┏━━

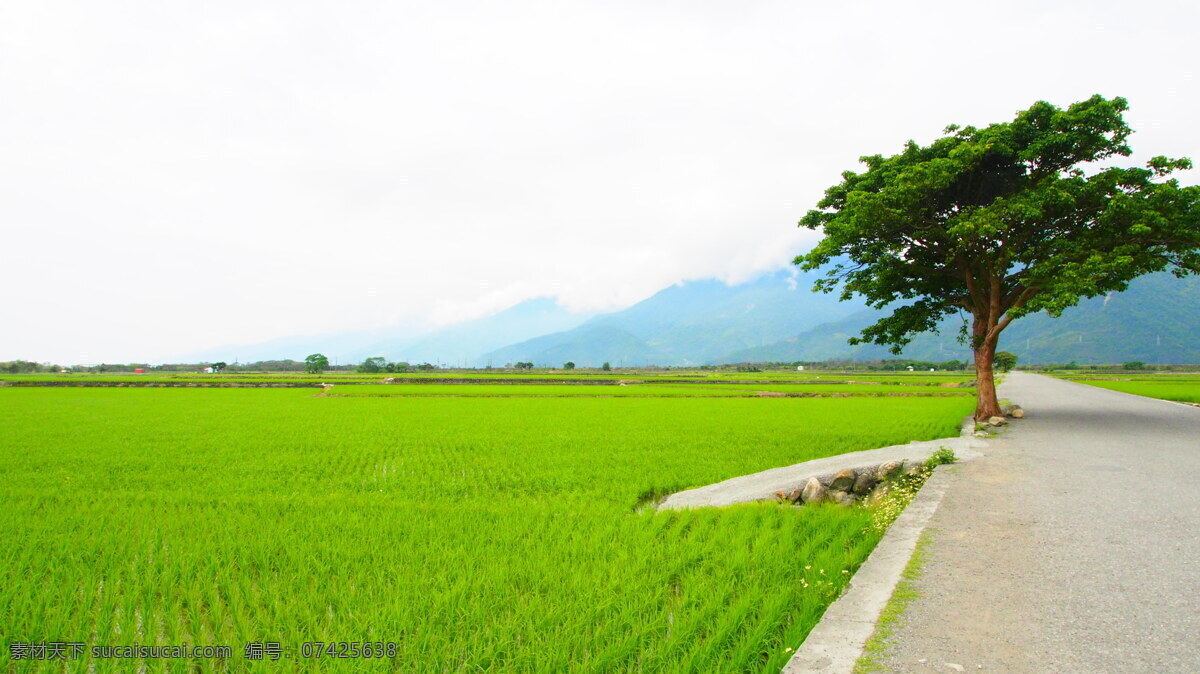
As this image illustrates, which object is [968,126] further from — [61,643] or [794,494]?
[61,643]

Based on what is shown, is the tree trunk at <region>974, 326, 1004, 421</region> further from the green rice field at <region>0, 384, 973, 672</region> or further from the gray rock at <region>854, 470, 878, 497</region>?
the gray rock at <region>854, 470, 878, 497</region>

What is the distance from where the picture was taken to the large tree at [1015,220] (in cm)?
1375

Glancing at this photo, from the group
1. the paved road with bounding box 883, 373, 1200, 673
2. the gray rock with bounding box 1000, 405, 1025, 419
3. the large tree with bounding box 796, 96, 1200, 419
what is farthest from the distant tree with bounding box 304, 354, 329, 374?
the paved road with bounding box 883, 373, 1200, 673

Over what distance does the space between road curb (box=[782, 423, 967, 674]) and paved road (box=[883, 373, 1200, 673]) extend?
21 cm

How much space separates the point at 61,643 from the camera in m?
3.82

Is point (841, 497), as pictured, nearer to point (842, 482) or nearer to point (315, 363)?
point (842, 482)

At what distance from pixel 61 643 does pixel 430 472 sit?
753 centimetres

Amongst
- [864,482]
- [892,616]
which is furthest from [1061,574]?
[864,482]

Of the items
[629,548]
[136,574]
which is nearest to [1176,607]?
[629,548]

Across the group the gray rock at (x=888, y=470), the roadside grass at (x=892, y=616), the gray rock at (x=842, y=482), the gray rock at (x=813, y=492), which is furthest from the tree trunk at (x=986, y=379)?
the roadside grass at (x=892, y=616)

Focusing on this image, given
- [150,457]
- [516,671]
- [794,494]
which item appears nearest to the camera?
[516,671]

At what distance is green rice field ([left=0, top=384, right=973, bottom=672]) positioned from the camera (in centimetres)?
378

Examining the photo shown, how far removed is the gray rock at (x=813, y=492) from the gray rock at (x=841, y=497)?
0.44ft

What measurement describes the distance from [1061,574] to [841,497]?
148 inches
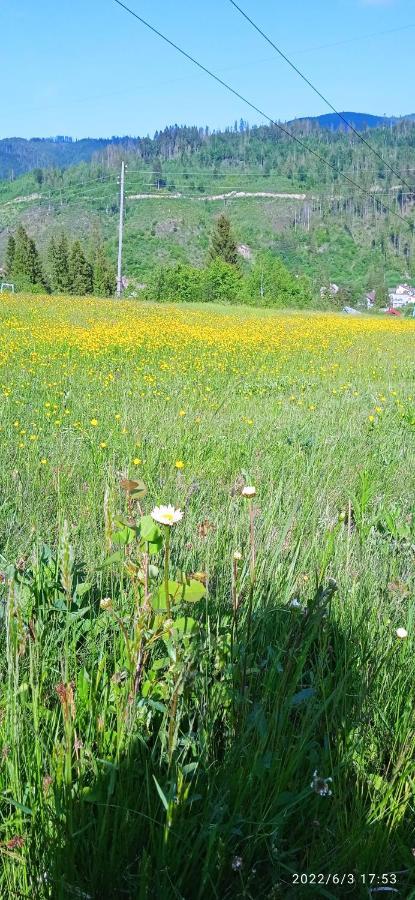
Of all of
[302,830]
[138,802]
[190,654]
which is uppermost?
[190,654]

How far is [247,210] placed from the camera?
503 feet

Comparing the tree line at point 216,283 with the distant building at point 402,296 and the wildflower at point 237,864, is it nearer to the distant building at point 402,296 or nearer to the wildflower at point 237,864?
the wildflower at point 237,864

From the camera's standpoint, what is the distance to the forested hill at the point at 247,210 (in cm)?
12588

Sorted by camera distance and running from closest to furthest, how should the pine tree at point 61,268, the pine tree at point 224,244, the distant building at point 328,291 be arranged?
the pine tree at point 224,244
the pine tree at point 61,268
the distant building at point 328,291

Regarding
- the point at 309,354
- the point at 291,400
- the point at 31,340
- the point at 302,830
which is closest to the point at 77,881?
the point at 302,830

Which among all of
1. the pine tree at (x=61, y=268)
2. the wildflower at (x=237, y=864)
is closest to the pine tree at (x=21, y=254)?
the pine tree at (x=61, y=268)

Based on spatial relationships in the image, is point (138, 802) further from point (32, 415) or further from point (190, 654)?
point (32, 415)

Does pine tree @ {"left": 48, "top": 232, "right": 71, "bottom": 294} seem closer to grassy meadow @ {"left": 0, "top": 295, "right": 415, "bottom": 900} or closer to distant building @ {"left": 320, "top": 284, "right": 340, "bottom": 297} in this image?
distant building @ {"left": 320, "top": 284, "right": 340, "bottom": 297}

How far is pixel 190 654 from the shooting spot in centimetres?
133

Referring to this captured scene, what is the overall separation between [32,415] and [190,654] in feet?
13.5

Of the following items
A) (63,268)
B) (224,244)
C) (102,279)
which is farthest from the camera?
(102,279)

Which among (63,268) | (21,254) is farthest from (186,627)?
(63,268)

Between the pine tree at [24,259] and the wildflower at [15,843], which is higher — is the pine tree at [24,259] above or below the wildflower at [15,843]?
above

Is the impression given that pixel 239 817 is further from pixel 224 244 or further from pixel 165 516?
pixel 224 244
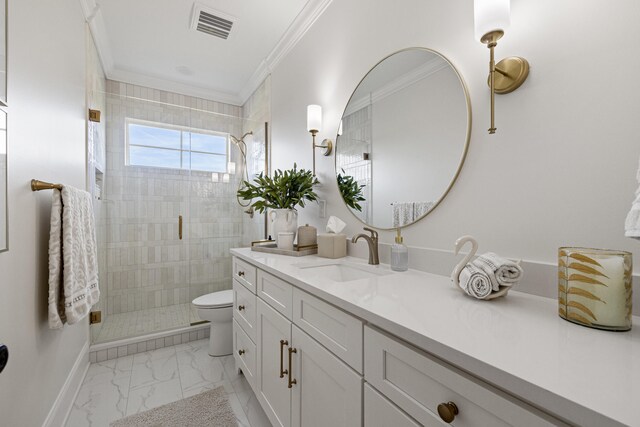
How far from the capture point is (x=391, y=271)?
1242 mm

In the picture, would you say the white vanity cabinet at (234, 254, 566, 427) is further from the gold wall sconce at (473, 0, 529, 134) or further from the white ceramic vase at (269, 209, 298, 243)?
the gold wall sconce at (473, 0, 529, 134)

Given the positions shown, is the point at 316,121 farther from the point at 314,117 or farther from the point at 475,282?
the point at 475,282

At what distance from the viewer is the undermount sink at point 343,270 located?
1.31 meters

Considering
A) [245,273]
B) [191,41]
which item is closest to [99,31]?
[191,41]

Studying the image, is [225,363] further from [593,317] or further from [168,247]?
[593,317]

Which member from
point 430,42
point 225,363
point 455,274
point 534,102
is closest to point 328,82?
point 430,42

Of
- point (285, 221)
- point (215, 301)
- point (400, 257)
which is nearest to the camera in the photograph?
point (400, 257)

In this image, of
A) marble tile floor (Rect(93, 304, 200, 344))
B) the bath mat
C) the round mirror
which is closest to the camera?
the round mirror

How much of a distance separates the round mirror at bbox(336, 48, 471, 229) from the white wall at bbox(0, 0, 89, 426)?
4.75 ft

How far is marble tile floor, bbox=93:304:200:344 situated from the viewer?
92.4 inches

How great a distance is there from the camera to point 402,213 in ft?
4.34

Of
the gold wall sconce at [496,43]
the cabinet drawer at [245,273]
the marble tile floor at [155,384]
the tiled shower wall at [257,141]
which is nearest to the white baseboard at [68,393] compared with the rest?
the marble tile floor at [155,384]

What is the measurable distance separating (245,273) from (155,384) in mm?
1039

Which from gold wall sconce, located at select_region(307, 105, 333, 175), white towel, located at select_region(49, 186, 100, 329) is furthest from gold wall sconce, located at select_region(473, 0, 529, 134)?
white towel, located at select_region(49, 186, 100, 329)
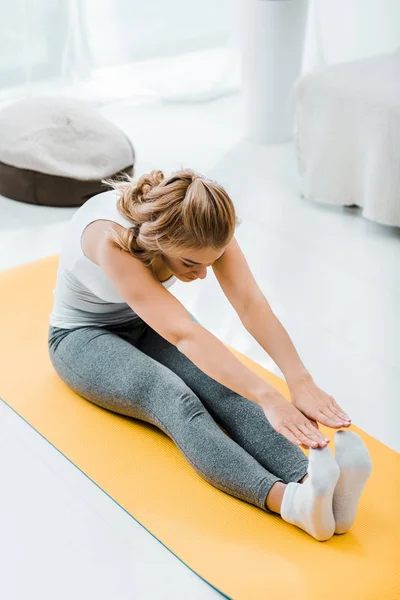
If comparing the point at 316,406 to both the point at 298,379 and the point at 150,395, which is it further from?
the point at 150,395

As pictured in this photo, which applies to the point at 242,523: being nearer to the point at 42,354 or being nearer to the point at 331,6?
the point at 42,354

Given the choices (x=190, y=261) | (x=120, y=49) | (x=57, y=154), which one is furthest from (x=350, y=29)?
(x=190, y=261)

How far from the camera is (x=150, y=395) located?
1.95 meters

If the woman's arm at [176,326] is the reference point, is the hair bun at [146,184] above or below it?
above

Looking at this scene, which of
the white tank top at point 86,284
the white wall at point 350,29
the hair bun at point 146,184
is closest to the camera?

┗━━

| Exercise details |
Reproduce verbatim the data from the line containing "Looking at this scene, which of" through the end of the data, with both the starting line and the final line included.

| Task response |
Looking at this scene, which of
the white tank top at point 86,284
the white wall at point 350,29
the hair bun at point 146,184
is closest to the camera?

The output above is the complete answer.